Do you think to migrate to 2048-bit RSA key? Yes, the time has come to reinforce your online security and in this behalf, Symantec is going to apply 2048-bit root certificate from 1st October 2013. NIST (National Institute of Standard & Technology) and CA/B forum have already stated that after December 2013, all certificates having less than 2048-bit encryption will be revoked. In this behalf, Symantec is intended to upgrade its certificate from 1 Oct ber2013.
The main intention of revoking certificate is to take prevention against rising strength of computing power and technology and for the sake of customer’s interest, Symantec has decided to revoke all certificate.
According to Symantec authority, it will upgrade 2048-bit RSA of those client’s certificate whose certificate expiry date has come. When they are renewed, they will be provided latest 2048-bit key instead of 1024-bit key.
Why Should Apply 2048-bit?
Online threat is a growing concern for whole cyber world and to fight against this havoc, legitimate organization CA/B and NIST agency who always consider customer’s interest on priority have decided to amend the size of Root certificate considered as an essential part of SSL certificate. With this amendment, all SSL certificates will now have 2048-bit RSA/DSA key means a more powerful encryption shield over the web transactions.
What Could Be Worst Happen If Not Migrate To 2048-bit?
It is simple as Strong encryption leads to strong protection. If you do not change your RSA key to 2048-bit and continue with 1024-bit then you could have following troubles in your online business.
- Your customers/visitors will face security warnings in web browsers.
- Online transactions will have no security and remain vulnerable to fraud.
- Once your certificate is revoked, there will be no Trust Seal on your site, to whom your visitors trust a lot before deciding to purchase anything.
- Your site will face customer attrition and will influence your brand image.
- All of the above incidents could lead to business loss in future.

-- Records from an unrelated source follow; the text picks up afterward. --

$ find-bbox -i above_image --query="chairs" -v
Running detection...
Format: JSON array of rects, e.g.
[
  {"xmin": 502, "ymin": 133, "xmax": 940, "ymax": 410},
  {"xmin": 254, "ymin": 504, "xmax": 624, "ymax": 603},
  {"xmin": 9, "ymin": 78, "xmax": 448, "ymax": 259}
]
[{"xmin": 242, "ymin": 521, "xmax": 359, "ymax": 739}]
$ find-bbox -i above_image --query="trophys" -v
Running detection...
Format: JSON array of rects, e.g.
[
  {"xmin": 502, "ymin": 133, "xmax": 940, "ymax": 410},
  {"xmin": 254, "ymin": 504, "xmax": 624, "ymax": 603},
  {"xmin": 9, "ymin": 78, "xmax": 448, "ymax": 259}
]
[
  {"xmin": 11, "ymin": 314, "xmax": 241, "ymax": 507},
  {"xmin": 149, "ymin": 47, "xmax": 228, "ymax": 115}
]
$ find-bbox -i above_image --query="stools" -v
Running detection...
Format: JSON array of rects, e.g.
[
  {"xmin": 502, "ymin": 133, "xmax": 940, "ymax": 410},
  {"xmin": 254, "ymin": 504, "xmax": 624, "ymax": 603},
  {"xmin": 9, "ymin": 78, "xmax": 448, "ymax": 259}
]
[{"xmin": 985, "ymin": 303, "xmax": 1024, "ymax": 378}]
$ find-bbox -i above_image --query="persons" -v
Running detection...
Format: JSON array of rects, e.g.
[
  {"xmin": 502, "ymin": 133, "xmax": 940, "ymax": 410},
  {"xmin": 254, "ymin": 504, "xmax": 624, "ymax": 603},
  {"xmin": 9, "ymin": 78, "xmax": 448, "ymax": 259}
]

Precaution When You Move To 2048-bit:
Customers whose certificate is going to expire and want to renew or re-issue your certificate have to follow the procedure given below.
- Customers whose certificates are going to expire before 1 January 2014 have to renew their certificate with 2048-bit CSR. After generating CSR, Login to User portal and renew or reissue certificate.
- Customers whose certificates are going to expire after 1 January 2014 have to reissue their certificate that is Free of cost offered by many vendors and authorities and you will get the remaining time of the certificate with reissuance of certificate.
2048-bit Vs Decryption
Encryption size and decryption time always walks in opposite direction. If you see below graph, you can easily find that 4096-bit RSA key takes almost 1 second for decryption while 1024-bit RSA key takes only 25 milliseconds for data decryption.
Impact on Server:
The only thing to remember is your server must be compatible with 2048-bit as 2048-bit key consumes 4 times more CPU usage. It means there are short sessions that provide space for new SSL/TLS connections. Therefore, SSL/TLS handshakes will be compacted into shorter intervals, and on a busy server it may cause minor delay while connecting to the site due to increase in number of short sessions that needs more CPU usage.
Finally, if we consider this amendment positively especially for the sake of safety of online customers and enterprises, it is worth appreciate steps taken by CA/B forum and NIST that will boost online security as well provides a better shield against online frauds and threats.